To get started with the Helicone MCP server for querying your observability data, see our MCP integration documentation.

How to Trace MCP Workflows?

Because agents are calling on external servers when using MCP tools, MCP observability tends to be a black box.

We can review when a model reasons, calls multiple tools, handles retries, fails, and recovers. But we can't see the actual tool call beyond its inputs and outputs because this is logged on the external server.

Once you introduce MCP, tool calls stop being “side effects” and start being first-class events in an agent's lifecycle.

This is where Sessions come in. Sessions let you group:

  • Model calls
  • Tool calls
  • MCP interactions
  • Retries and failures

Instead of seeing: “The model failed”

You see: “The model called Tool A → Tool B → Tool C, Tool B timed out, the model adapted, and the workflow recovered.”

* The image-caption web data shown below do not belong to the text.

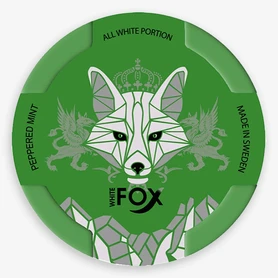 White Fox Peppered Mint Slim All White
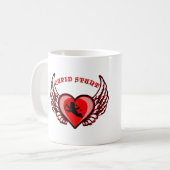 Cupid Stunt Offensiver Valentinstag Kaffeetasse (Vorderseite Links)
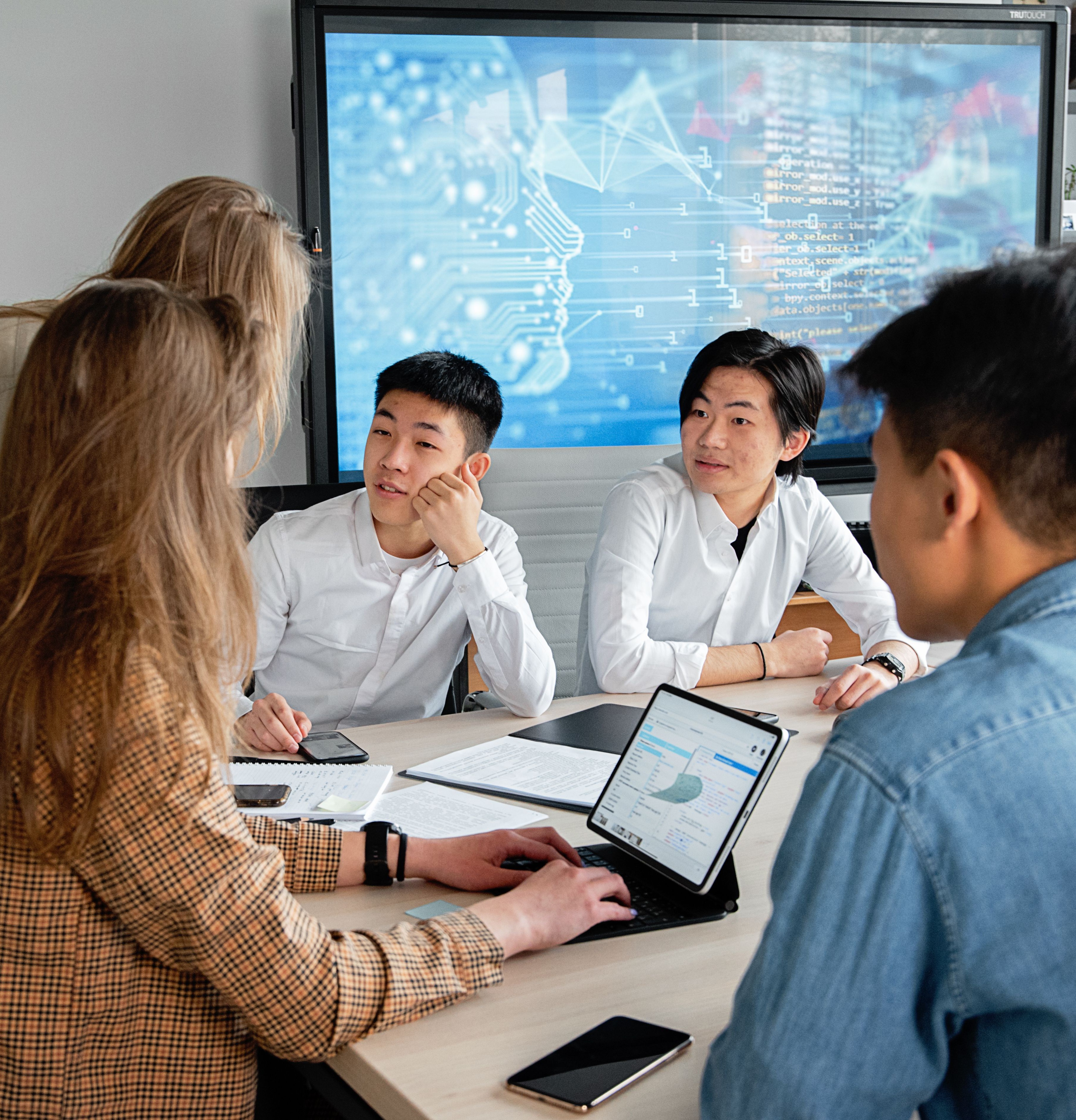 Enterprise digital transformation initiative modernizing business operations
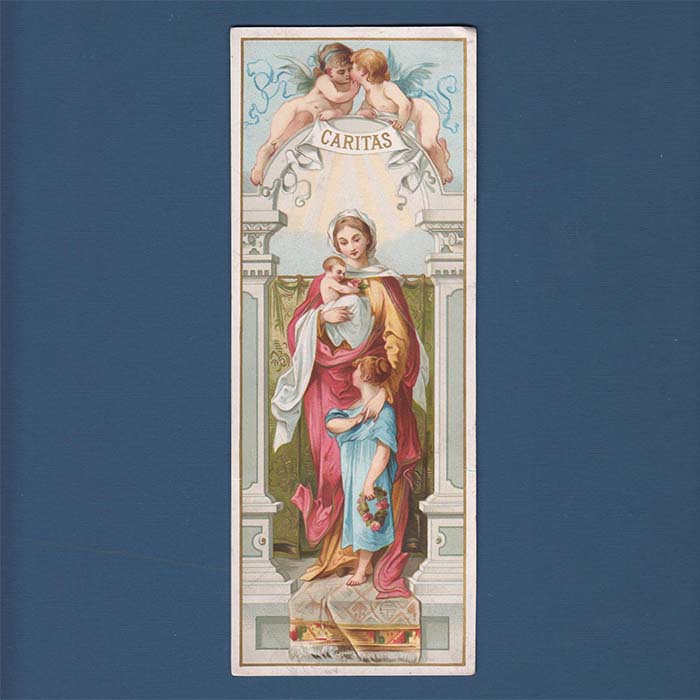 Caritas, Maria mit Jesus, Heiligenbildchen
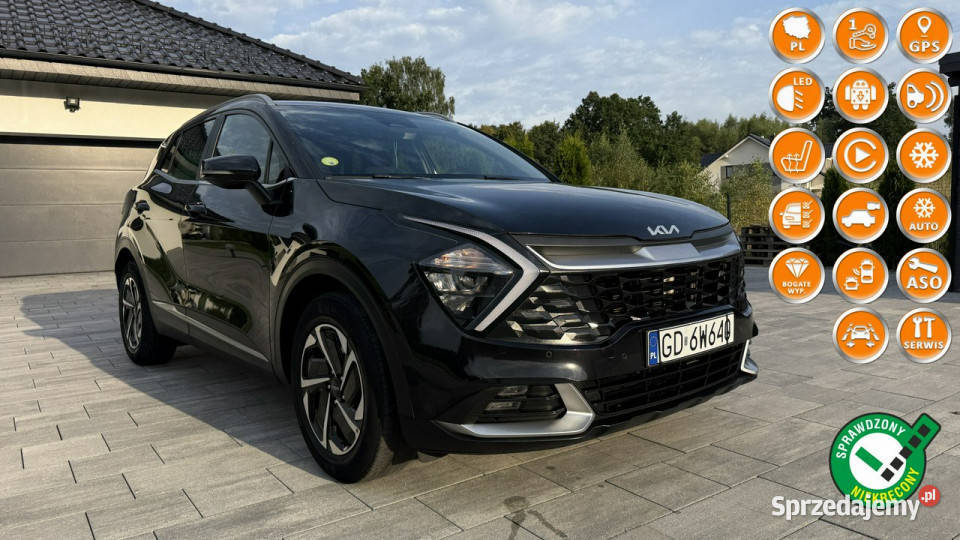 Kia Sportage 16 Crdihybryda full led Navi kamera ABS pomorskie
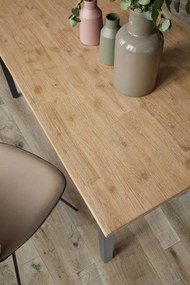 Stôl sterma 160 x 90 cm hnedo-čierny MUZZA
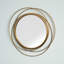 Miroir mural rond en métal Ansley-1430476886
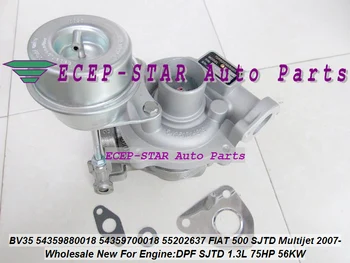

KP35 018 54359880018 54359700018 55202637 93191833 Turbo For FIAT Commercial Qubo Panda Punto III 500 2005-07 DPF SJTD 1.3L 75HP
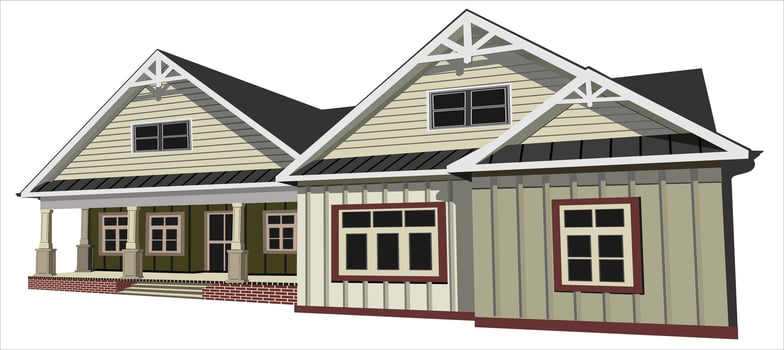 various pictures of modern houses vector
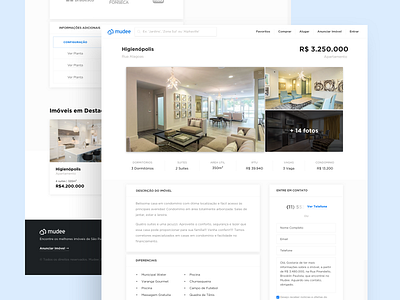 Opened Property product design real estate ui ux web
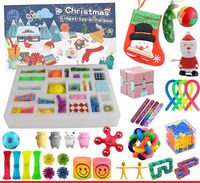 Fidget Toy Adventskalender mit 24 Zappeln Spielzeug Bunte Weihnachten Adventskalender Zappeln Spielzeug Blindkiste für Weihnachtsgeschenk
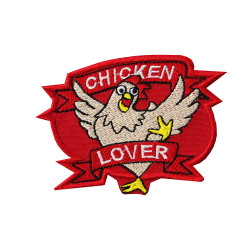 Parche termoadhesivo / con velcro bordado de CS: GO Sticker Chicken Lover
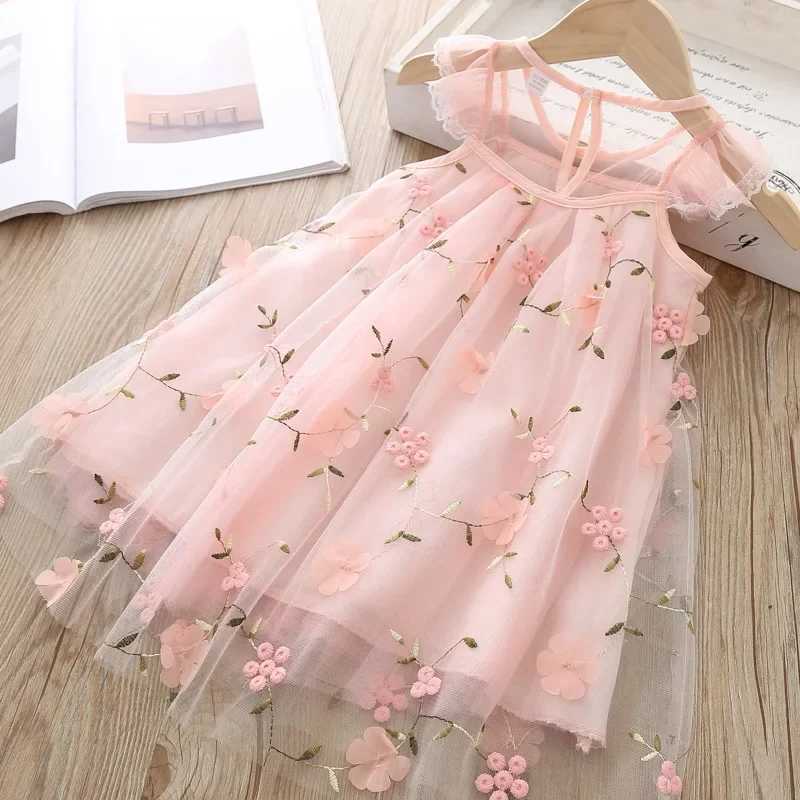 Melario Girls Sweet Dresses Summer Baby Girl Princess Dress Lace Embroidery Design Flower Girl Dresses Cute Party Kids Clothes X250528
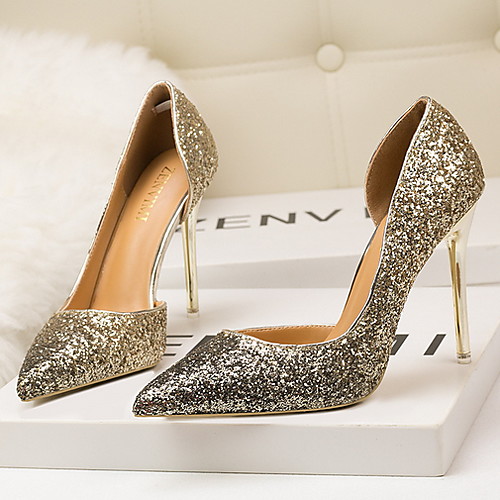 Women's Heels Crystal Sandals Stiletto Heel Pointed Toe PU Spring & Summer Almond / Gold / Silver / Daily / 3-4
Women's Heels Crystal Sandals Stiletto Heel Pointed Toe PU Spring & Summer Almond / Gold / Silver / Daily / 3-4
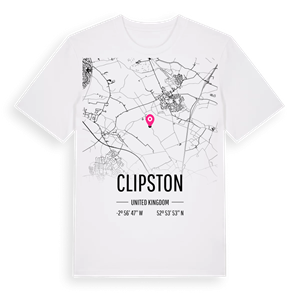 Clipston karta t-shirt – ekologisk bomull t-shirt från Pinshirt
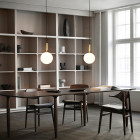 Nuura Miira 1 Large Pendant Brass/Opal White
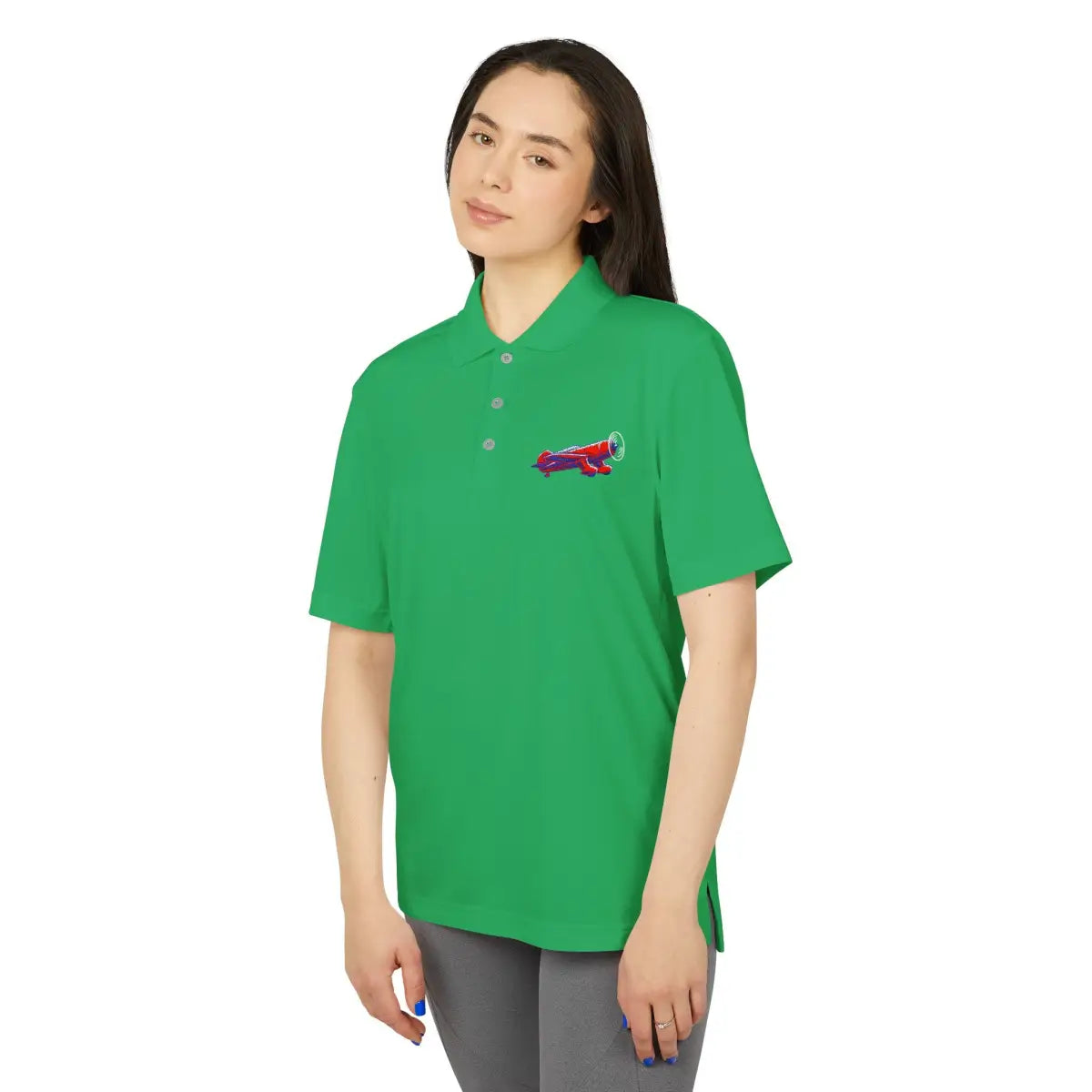 Vintage Air Racer Performance Polo - T-Shirt - Gifts for pilots - Aviation apparel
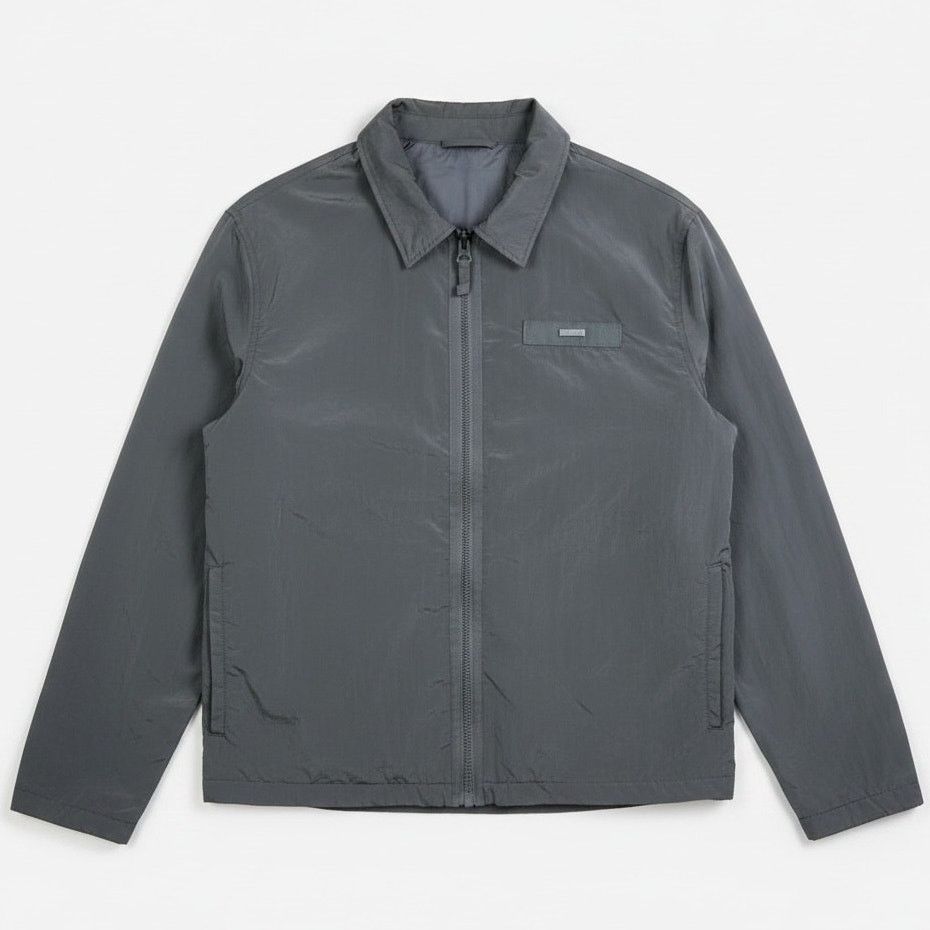 YoungLA YoungLA Mens Large Reflective Gray Zip-Up Windbreaker Jacket Size US L / EU 52-54 / 3 - 1 Thumbnail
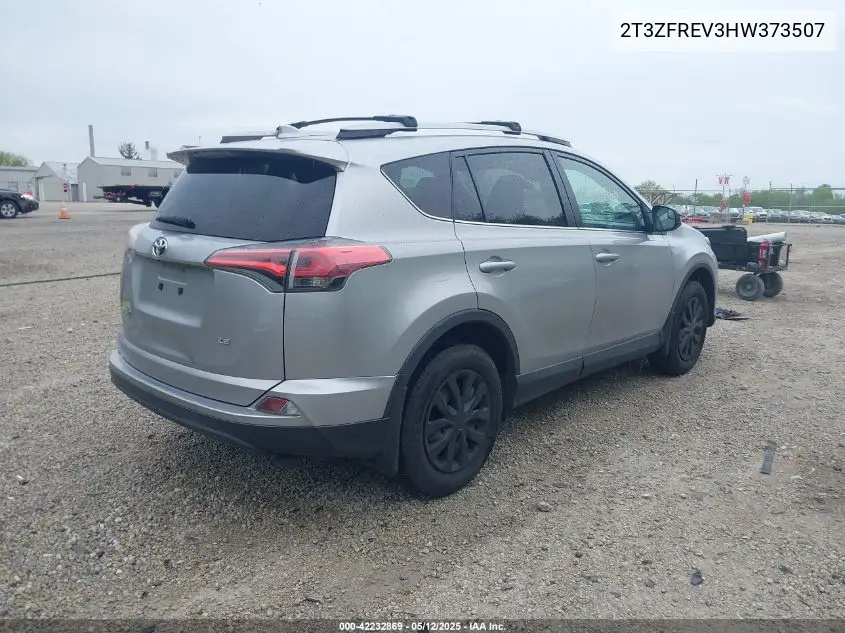 2017 Toyota Rav4 Le VIN: 2T3ZFREV3HW373507 Lot: 42232869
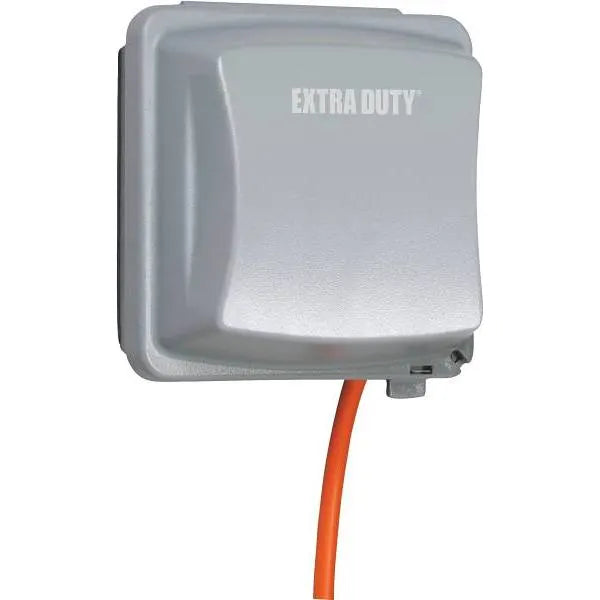 Taymac Gray 2-Gang Weatherproof Extra-Duty In-Use Cover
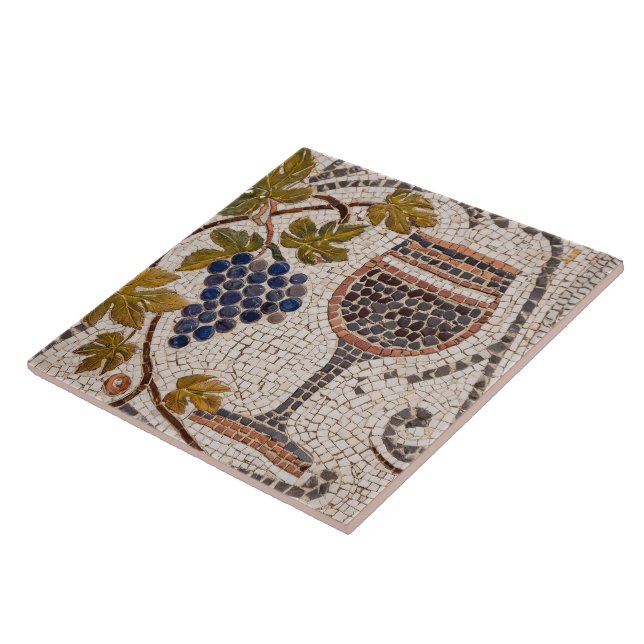 Keramiska plattan Stil Vin, romersk Mosaic Kakelplatta (Sidan)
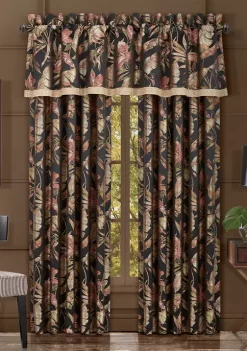 J. Queen New York Martinique Black Window Straight Valance 8 J. Queen New York Martinique Black Window Straight Valance -J. Queen New York Belk 1126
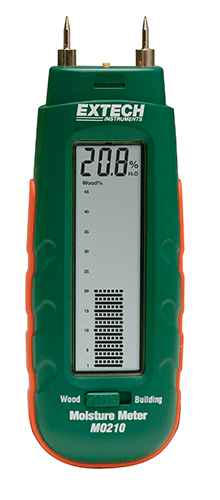 Máy đo độ ẩm gỗ và VLXD Extech MO210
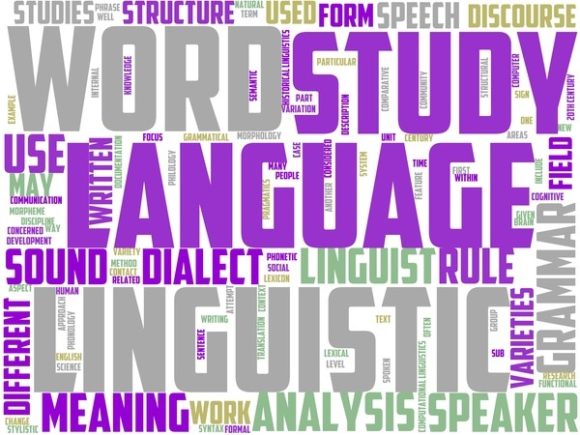 Linguist Wordart Banner: Hand-Drawn Word Cloud Art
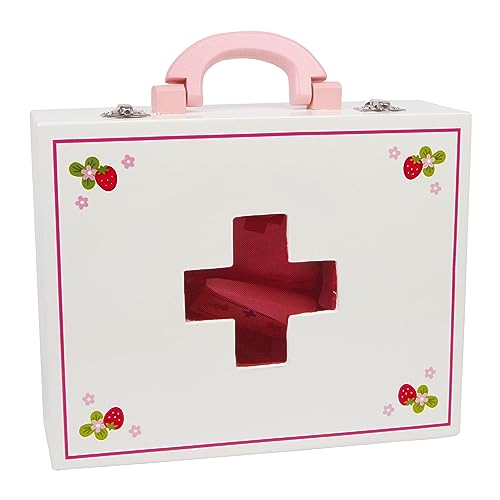 small foot Arztkoffer aus robustem Holz mit viel Zubehör, 22-teiliges Set...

For MCP-based agents, observability is critical so debugging is not "guessing":

  • Which tool caused this agent to fail?
  • How often does a given MCP server error?
  • Are retries coming from the model or the tool?
  • What does a "successful" agent run actually look like?

-- To implement session tracking for your MCP workflows, see our Sessions documentation.

Conclusion

Similar to APIs, the real impact of MCP is the ecosystem it enables for LLMs.

When service providers publish MCP servers, agents can dynamically discover and use their tools.

This means we stop building one-off agent demos and can start building interconnected systems.

APIs gave us composable software. MCP gives us composable capabilities for models.